*SOURCE EXCERPT:*
[CentOS] Apache Issue on CentOS 6

Banyan He banyan at rootong.com
Mon Apr 8 05:07:30 UTC 2013


Yes, they do because I'm using slow access to attack my servers. To your 
environment, you can use tcpdump to capture one connection to check if 
it's the slow access attack.

If it's an attack, we focus on fixing that part. If it's the code 
problem, then, we can get back to the httpd daemon checking what it goes 
wrong.

------------
Banyan He
Blog: http://www.rootong.com
Email: banyan at rootong.com

On 4/8/2013 1:03 PM, linuxsupport wrote:
> your both el5 and el6 Apache status show lots of R -- Reading
>
>
> On Mon, Apr 8, 2013 at 10:24 AM, Banyan He <banyan at rootong.com 
> <mailto:banyan at rootong.com>> wrote:
>
>     I did a quick test on el5 and el6 with these package,
>
>     httpd-2.2.3-43.el5.centos
>     httpd-2.2.15-15.el6.centos.1.i686
>
>     I kept the configuration as what it is in default. The index page
>     is about 7k, 100 connections per second. I barely find the
>     connection is marked as R. Mostly C and _. This is done by ab from
>     httpd.
>
>     I also did a quick test with slow attack. It's basically slowing
>     the client itself to collect the data from the server. I did 200
>     connections per second. My server is ok seems. A little bit slow,
>     but not too much.

*EXTRACTED INFORMATION:*
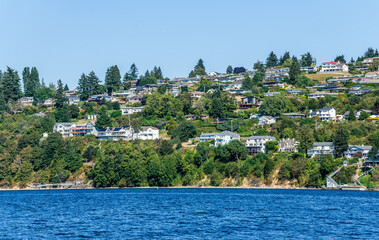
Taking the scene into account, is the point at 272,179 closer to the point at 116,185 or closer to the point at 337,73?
the point at 116,185

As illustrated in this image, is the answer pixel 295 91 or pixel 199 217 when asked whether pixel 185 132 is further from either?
pixel 199 217

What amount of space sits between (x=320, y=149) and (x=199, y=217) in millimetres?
54812

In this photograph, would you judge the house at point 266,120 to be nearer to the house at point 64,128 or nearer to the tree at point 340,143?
the tree at point 340,143

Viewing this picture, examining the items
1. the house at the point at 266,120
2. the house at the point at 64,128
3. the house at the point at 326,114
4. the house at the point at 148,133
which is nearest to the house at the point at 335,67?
the house at the point at 326,114

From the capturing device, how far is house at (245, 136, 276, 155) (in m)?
111

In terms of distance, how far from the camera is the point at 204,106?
14775 centimetres

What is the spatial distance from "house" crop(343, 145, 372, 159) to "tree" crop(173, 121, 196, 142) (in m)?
38.1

*TASK LIST:*
A. Copy the Apache mailing-list message from "Banyan He banyan" to "slow access attack.".
B. In the Apache mailing-list message, how many connections per second were used in the slow-attack test?
C. Write the next part of the Apache mailing-list message, picking up after its final sentence.
The records have nothing to do with the Apache mailing-list message.

*RESPONSES FOR EACH TASK:*
A.
Banyan He banyan at rootong.com
Mon Apr 8 05:07:30 UTC 2013


Yes, they do because I'm using slow access to attack my servers. To your 
environment, you can use tcpdump to capture one connection to check if 
it's the slow access attack.

B. 200 connections per second.

C.
>
>     el5
>
>     RRRRRRRRRRRRRRRRRRRRRRRRRRRRRRRRRRRRRRRRRRRRRRRRRRRRRRRRRRRRRRRR
>     RRRRRRRRRRRRRRRRRRRRRRRRRRRRRRRRRRRRRRRRRRRRRRRRRRRRRRRRRRRRRRRR
>     RRRRRRRRRRRRRRRRRRRRRRRRRRRRRRRRRRRRRRRRRRRRRRRRRRRRRRRRRRRRRRRR
>     RRRRRRRRCWS.....................................................
>
>     el6
>
>     RRRRRRRRRRRRRRRRRRRRRRRRRRRRRRRRRRRRRRRRRRRRRRRRRRRRRRRRRRRRRRRR
>     RRRRRRRRRRRRRRRRRRRRRRRRRRRRRRRRRRRRRRRRRRRRRRRRRRRRRRRRRRRRRRRR
>     RRRRRRRRRRRRRRRRRRRRRRRRRRRRRRRRRRRRRRRRRRRRRRRRRRRRRRRRRRRRRRRR
>     RRRCRRRRCCCCCCCRWCCCCCWCCCCCCWWCCCCCCCCCCCCCCCCCCCCCCCCCCC......
>
>
>     I also did the capture on the network traffic that I can find out
>     the connections are doing something bad. You may follow the lead
>     here as I mentioned.
>
>
>
>     ------------
>     Banyan He
>     Blog:http://www.rootong.com
>     Email:banyan at rootong.com  <mailto:banyan at rootong.com>
>
>     On 4/7/2013 12:23 AM, linuxsupport wrote:
>>     There is no problem with the hardware, If I installed CentOS 5
>>     then it works well, at a time out of total 44 concurrent requests
>>     34 were in reading state
>>
>>
>>     On Sat, Apr 6, 2013 at 2:03 PM, Banyan He <banyan at rootong.com
>>     <mailto:banyan at rootong.com>> wrote:
>>
>>         I went to the source code to check this. Seems like it's used
>>         for against the slow request attack from the rate. There is a
>>         timeout and rate set for header and body.
>>
>>         I'd keep that thought, capture one connection from tcpdump
>>         seeing if they are doing something bad. If not, you seem need
>>         a new server balancing the traffic.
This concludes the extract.